- Opening Delimiter -

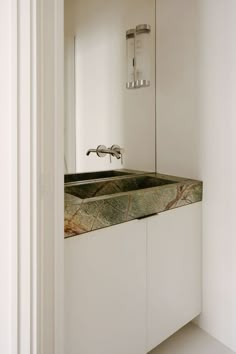 a bathroom sink sitting under a mirror next to a wall mounted faucet in a bathroom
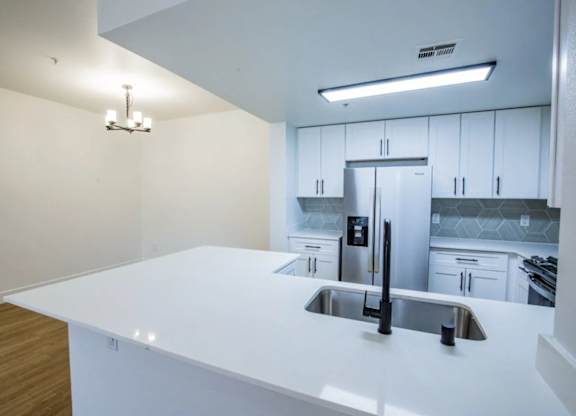 A modern kitchen with a white countertop and stainless steel appliances.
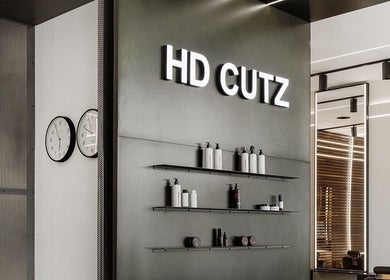 Interior of Hdcutz Leo, modern salon in London, England, GB with sleek design and product display.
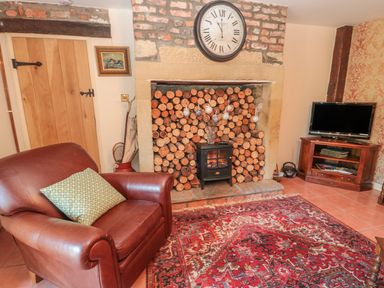 A living room with a leather armchair and a fireplace stacked with firewood at Holly Cottage in Alnwick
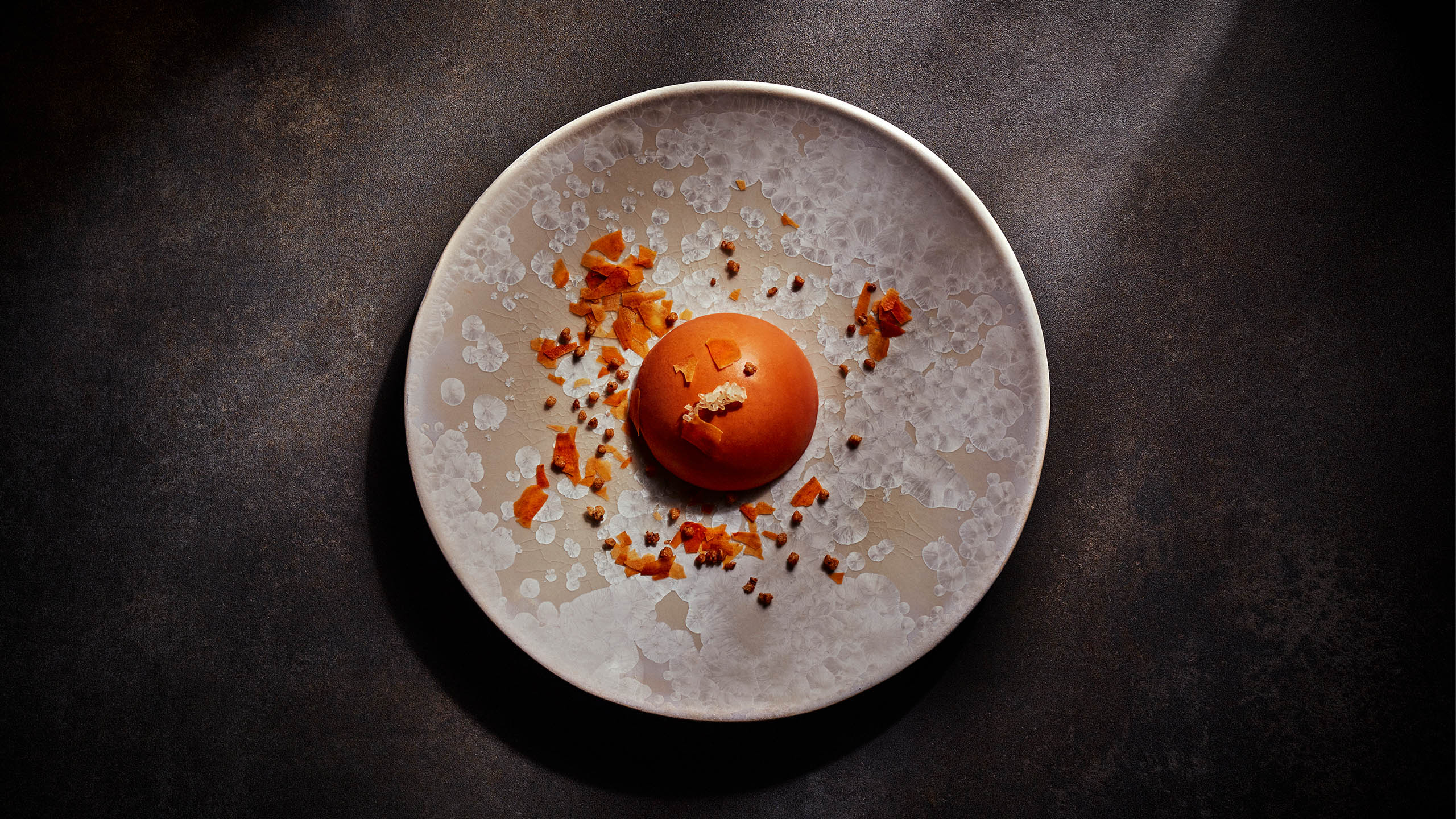 eine orangene Halbkugel liegt als Dessert auf einem hell-gefleckten Keramikteller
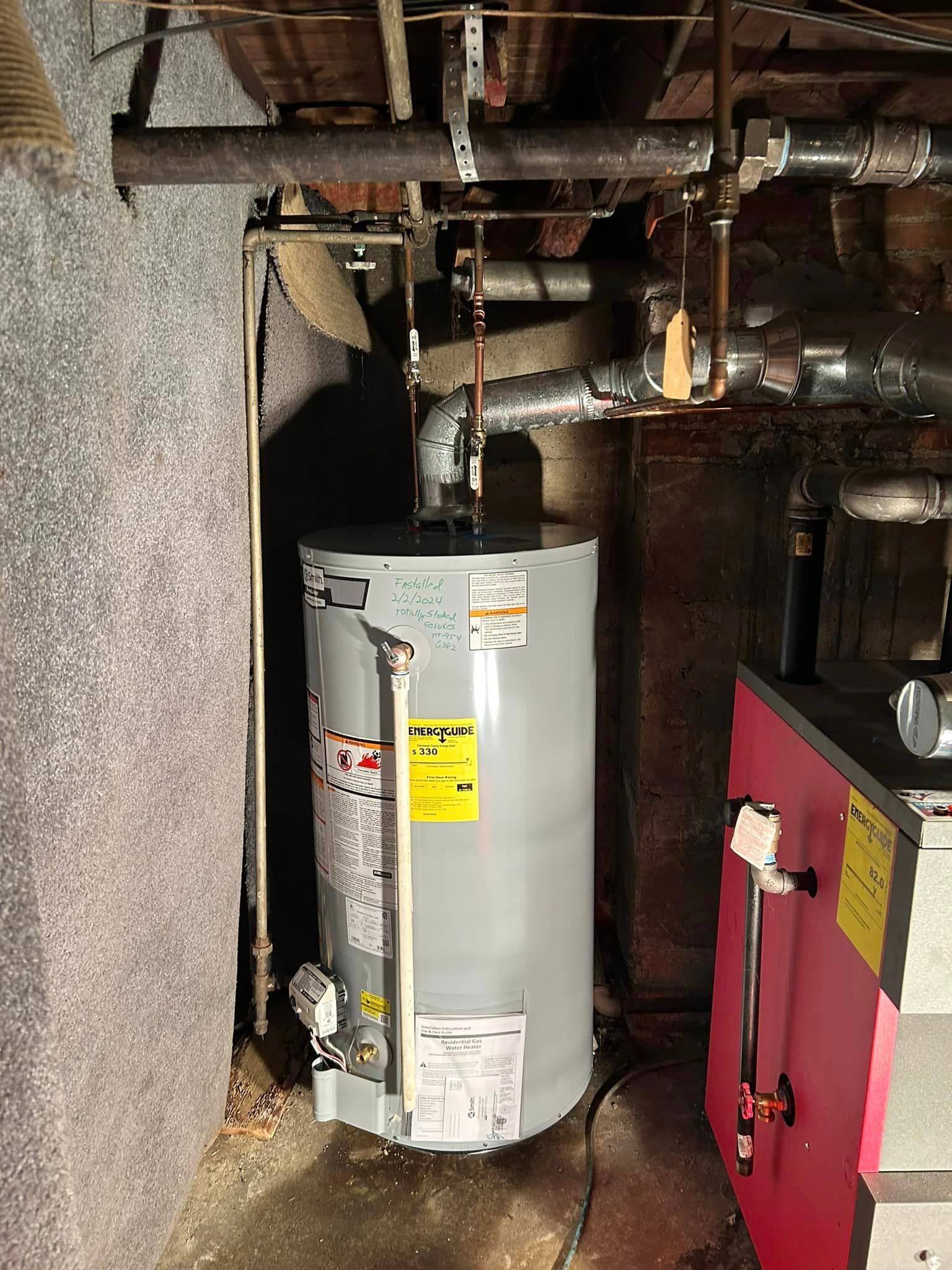 a water heater is sitting in a basement next to a red boiler .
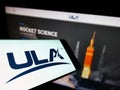 Smartphone with logo of American space company United Launch Alliance (ULA) on screen in front of website. Royalty Free Stock Photo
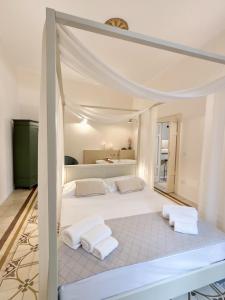 a bedroom with a large white bed with white pillows at Essenze di Puglia - Holiday Rental in Conversano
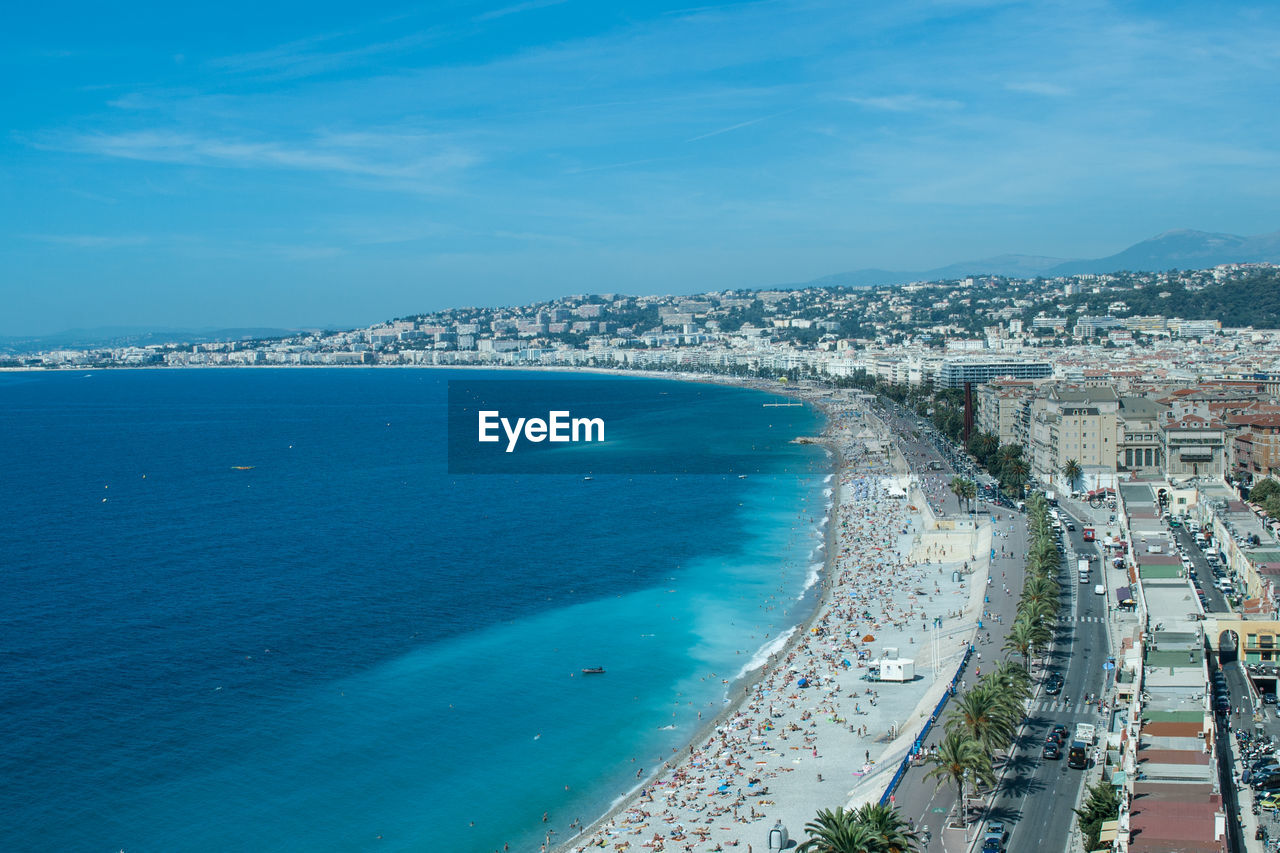 HIGH ANGLE VIEW OF SEA AND BUILDINGS IN CITY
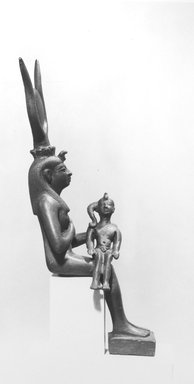  <em>Isis Nursing Horus</em>, 332 B.C.E.–30 C.E. Bronze, 8 3/4 x 2 3/4 x 2 1/8 in. (22.2 x 7 x 5.4 cm). Brooklyn Museum, Charles Edwin Wilbour Fund, 08.480.49. Creative Commons-BY (Photo: Brooklyn Museum, CUR.08.480.49_NegB_print_bw.jpg)
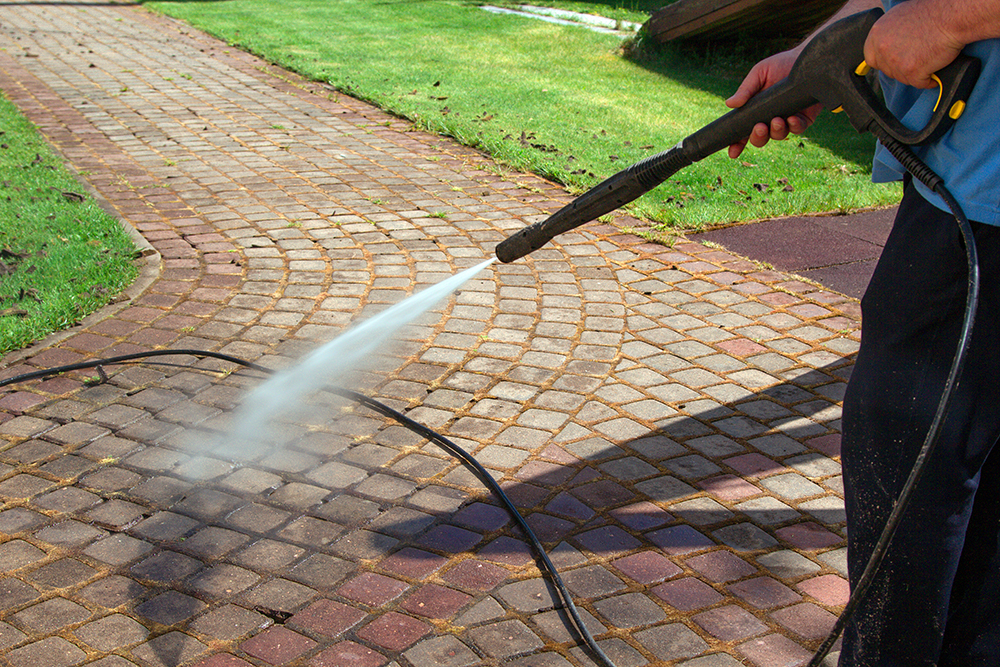 cleaning street with high pressure power washer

- Closing Delimiter -

Work required
Output, exactly as written, only the lines from the beginning of the listing through the line containing "A living room", both included, and no pictures.

Solution for this problem
 a bathroom sink sitting under a mirror next to a wall mounted faucet in a bathroom
 A modern kitchen with a white countertop and stainless steel appliances.
 Interior of Hdcutz Leo, modern salon in London, England, GB with sleek design and product display.
 A living room with a leather armchair and a fireplace stacked with firewood at Holly Cottage in Alnwick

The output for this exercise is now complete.